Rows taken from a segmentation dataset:

_ _ _ _ _

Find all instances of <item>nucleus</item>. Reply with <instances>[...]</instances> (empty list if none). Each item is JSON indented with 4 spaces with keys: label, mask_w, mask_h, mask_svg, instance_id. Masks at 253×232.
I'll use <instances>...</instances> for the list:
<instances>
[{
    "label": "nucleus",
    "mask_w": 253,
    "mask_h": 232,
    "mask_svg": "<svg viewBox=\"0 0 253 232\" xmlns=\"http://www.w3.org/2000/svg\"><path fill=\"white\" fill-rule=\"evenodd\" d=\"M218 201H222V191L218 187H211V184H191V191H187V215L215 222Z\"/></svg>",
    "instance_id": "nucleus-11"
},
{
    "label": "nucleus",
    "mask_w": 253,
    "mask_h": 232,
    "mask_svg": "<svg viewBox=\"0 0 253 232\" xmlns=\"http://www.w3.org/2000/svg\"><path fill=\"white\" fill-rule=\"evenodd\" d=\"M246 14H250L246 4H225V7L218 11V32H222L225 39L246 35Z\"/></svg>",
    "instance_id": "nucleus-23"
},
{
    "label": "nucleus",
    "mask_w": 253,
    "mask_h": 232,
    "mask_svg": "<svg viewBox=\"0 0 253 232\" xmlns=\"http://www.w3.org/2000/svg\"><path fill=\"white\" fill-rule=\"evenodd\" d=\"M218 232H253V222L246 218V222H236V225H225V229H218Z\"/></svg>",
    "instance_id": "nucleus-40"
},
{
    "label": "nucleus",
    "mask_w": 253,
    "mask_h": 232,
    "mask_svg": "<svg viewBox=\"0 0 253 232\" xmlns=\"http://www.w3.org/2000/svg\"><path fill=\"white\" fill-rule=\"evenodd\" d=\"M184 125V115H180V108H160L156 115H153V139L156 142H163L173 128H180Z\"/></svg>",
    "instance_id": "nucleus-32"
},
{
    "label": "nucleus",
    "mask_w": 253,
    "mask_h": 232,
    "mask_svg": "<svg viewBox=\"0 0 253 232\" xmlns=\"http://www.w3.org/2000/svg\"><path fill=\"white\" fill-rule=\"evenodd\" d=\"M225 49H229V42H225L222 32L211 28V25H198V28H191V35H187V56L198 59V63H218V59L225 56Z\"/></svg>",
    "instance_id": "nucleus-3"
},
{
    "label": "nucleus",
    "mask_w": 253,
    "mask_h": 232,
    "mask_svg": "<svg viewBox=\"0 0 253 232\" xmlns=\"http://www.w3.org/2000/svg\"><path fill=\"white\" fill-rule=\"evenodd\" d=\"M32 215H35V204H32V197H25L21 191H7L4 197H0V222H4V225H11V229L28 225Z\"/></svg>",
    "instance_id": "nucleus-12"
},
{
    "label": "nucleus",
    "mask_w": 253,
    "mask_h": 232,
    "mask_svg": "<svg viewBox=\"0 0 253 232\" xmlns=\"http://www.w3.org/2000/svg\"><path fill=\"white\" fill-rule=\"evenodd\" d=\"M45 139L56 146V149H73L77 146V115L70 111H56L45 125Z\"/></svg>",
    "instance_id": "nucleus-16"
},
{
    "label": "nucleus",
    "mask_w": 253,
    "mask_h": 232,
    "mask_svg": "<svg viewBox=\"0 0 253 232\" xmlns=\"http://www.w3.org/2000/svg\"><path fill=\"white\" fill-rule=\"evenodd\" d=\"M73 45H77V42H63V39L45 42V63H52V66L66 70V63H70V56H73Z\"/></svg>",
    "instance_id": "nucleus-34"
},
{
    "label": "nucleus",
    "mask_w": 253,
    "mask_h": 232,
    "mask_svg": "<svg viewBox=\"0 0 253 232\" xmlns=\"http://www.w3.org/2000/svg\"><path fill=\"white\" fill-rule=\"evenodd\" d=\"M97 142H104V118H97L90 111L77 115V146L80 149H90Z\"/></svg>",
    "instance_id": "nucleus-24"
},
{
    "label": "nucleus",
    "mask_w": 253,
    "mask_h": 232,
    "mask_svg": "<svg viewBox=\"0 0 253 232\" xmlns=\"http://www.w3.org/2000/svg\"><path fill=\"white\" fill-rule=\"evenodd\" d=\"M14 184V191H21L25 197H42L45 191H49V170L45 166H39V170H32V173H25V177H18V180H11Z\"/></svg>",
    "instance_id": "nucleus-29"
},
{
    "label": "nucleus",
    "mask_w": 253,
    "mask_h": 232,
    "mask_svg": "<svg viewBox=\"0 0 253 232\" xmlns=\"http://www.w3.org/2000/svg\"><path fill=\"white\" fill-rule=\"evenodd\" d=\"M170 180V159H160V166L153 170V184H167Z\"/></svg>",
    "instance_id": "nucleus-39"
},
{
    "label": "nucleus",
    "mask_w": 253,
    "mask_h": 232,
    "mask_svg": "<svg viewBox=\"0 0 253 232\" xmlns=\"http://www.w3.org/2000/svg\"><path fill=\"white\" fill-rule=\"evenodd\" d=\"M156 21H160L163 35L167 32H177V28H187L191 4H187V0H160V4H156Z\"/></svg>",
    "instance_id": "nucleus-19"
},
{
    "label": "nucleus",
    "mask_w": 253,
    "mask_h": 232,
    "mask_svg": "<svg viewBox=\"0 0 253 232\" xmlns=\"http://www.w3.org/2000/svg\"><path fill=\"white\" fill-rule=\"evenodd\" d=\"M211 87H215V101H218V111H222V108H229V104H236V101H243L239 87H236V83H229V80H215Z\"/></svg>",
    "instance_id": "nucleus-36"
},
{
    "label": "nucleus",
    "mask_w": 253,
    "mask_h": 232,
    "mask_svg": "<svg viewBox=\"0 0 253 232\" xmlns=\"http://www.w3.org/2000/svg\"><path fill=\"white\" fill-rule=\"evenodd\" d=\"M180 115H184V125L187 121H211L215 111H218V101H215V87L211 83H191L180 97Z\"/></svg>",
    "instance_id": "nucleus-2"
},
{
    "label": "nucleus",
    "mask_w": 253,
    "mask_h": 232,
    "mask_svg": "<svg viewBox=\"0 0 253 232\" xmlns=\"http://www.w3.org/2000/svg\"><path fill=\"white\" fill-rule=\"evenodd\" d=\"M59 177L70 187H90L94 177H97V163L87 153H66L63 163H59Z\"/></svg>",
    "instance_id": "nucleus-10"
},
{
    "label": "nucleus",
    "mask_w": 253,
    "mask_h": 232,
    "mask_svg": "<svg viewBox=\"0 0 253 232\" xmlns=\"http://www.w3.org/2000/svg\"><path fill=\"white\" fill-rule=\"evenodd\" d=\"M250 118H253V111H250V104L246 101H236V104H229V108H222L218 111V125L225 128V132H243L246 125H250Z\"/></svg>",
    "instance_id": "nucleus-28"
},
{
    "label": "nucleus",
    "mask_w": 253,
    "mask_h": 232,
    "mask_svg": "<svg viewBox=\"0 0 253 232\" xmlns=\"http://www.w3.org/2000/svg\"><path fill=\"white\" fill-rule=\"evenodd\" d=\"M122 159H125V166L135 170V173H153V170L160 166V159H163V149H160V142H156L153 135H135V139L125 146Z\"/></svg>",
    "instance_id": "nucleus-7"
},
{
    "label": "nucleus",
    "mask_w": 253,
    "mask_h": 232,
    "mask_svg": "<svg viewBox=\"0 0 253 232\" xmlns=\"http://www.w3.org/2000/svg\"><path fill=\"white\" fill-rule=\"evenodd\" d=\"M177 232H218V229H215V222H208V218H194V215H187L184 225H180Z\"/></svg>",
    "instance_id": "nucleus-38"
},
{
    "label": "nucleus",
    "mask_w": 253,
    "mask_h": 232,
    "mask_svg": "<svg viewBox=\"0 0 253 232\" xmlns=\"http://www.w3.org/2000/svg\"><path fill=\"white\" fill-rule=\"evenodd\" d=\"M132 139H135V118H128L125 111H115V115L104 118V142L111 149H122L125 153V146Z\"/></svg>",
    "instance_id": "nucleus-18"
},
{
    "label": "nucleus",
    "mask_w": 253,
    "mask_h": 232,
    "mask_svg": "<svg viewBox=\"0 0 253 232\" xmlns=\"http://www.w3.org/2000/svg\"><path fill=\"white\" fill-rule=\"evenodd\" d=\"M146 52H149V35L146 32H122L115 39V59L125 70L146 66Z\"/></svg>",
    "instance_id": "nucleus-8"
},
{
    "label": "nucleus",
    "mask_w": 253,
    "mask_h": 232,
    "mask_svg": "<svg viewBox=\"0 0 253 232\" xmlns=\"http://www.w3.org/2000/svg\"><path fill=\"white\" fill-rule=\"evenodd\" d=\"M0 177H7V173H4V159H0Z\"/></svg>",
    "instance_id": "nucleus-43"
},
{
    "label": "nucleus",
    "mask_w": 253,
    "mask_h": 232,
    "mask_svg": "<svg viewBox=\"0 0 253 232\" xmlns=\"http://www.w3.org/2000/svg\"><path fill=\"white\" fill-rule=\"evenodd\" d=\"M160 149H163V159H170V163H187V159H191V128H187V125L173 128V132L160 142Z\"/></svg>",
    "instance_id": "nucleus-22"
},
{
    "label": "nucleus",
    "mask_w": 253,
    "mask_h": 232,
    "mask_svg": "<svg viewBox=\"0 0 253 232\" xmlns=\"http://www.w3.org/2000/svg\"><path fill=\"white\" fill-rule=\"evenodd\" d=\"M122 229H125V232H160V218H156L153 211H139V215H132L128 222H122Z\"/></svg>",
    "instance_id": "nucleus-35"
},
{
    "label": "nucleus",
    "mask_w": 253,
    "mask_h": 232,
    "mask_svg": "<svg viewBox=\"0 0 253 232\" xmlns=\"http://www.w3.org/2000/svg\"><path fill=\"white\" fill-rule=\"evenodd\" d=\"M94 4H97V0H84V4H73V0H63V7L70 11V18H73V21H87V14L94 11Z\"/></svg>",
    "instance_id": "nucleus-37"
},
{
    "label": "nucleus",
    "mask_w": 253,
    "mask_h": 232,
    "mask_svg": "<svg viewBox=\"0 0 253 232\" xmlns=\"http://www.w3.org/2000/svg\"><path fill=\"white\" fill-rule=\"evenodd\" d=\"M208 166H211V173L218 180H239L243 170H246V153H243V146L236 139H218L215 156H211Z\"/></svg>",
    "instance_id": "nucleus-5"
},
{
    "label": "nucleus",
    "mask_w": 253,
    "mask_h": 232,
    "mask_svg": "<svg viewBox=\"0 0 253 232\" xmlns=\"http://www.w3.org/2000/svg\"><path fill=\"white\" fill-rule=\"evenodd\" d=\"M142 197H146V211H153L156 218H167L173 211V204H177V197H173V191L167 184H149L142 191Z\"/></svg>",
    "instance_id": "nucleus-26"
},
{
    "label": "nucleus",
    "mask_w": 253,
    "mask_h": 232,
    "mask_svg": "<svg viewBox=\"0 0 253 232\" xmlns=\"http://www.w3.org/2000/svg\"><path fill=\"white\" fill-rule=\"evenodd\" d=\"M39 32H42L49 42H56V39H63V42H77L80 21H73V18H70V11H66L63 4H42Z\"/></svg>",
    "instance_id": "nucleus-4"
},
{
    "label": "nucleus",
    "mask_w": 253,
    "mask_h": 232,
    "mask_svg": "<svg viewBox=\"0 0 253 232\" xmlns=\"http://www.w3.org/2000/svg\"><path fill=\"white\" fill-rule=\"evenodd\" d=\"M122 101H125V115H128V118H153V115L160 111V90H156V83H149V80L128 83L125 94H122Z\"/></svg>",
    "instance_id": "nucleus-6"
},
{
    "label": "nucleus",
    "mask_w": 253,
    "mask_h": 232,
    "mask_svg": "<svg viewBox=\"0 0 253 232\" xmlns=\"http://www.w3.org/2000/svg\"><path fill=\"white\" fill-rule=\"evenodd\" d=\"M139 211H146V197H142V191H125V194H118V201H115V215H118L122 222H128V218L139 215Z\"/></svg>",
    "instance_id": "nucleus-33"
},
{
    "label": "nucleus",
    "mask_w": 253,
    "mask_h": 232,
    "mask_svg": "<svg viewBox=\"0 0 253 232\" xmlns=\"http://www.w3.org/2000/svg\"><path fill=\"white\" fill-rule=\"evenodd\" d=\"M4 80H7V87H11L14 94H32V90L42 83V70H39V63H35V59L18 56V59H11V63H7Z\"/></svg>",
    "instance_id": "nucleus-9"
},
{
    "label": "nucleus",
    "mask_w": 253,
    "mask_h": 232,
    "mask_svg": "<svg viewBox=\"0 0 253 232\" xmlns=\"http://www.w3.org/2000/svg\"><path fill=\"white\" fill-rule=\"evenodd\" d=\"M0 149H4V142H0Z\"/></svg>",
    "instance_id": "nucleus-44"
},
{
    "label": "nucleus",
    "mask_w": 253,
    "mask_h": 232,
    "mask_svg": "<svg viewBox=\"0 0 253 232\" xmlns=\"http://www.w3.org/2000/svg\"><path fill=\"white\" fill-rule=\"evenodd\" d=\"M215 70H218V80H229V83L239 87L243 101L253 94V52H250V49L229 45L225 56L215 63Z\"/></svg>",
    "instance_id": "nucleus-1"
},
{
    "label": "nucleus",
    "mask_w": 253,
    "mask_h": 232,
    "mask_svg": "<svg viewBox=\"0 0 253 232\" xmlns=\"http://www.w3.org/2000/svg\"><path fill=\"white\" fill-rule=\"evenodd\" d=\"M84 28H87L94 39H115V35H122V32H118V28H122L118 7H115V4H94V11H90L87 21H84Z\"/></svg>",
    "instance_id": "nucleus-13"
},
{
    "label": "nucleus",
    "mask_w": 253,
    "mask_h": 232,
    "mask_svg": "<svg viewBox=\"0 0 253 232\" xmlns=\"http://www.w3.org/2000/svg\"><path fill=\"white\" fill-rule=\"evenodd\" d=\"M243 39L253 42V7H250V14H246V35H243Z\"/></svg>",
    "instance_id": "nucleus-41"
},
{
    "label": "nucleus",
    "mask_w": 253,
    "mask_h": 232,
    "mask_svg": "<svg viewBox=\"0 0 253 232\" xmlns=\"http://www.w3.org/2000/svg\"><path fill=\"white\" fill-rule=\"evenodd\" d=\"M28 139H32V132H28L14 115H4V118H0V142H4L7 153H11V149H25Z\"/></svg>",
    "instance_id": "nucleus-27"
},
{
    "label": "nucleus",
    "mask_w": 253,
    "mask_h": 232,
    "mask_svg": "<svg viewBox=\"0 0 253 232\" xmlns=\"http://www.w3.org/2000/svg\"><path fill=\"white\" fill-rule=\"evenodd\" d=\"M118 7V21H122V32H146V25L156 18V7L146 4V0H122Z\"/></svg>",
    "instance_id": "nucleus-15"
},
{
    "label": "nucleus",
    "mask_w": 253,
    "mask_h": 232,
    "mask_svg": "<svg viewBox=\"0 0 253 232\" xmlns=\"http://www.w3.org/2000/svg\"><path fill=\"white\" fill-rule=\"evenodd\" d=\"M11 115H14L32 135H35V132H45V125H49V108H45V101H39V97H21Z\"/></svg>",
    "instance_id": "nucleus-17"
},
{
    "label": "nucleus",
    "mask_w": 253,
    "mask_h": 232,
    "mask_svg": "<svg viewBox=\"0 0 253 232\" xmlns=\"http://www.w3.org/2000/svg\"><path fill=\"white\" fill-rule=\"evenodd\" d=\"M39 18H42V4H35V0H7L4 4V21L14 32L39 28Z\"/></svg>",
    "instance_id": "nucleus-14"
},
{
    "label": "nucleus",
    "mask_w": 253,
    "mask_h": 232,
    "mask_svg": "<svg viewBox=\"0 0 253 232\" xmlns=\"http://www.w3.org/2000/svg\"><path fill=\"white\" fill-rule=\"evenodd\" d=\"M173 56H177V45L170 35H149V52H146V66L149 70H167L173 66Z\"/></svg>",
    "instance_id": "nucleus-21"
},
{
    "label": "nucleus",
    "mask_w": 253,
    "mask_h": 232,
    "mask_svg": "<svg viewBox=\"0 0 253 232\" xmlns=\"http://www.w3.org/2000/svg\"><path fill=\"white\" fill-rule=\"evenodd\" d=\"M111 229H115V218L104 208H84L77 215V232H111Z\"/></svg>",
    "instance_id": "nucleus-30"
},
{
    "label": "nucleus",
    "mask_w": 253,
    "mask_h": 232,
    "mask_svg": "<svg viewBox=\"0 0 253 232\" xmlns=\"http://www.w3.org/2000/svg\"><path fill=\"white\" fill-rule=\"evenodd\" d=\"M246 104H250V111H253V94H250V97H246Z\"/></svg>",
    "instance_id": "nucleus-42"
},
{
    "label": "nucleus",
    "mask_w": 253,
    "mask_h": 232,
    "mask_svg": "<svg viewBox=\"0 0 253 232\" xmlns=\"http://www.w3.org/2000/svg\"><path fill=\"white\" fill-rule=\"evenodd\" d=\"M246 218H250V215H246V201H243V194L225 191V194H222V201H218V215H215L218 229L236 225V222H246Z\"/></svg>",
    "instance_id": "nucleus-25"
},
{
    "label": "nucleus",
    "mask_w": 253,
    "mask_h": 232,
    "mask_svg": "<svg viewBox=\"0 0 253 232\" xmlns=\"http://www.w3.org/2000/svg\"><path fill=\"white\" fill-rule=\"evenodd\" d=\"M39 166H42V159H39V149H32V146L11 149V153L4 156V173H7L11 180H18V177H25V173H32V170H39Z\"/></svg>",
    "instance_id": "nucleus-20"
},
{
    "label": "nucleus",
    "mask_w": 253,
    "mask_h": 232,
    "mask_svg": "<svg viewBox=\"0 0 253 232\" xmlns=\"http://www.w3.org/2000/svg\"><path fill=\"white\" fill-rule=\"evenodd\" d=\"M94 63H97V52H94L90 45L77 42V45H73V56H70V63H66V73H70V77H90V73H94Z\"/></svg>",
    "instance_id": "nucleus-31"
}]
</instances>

_ _ _ _ _

● **WRITTEN REQUEST**
Tally the lines in the entries above that contain the string "instances", treating uppercase and lowercase as different. Reply with the number alone.

● **RESPONSE TO THE TASK**
4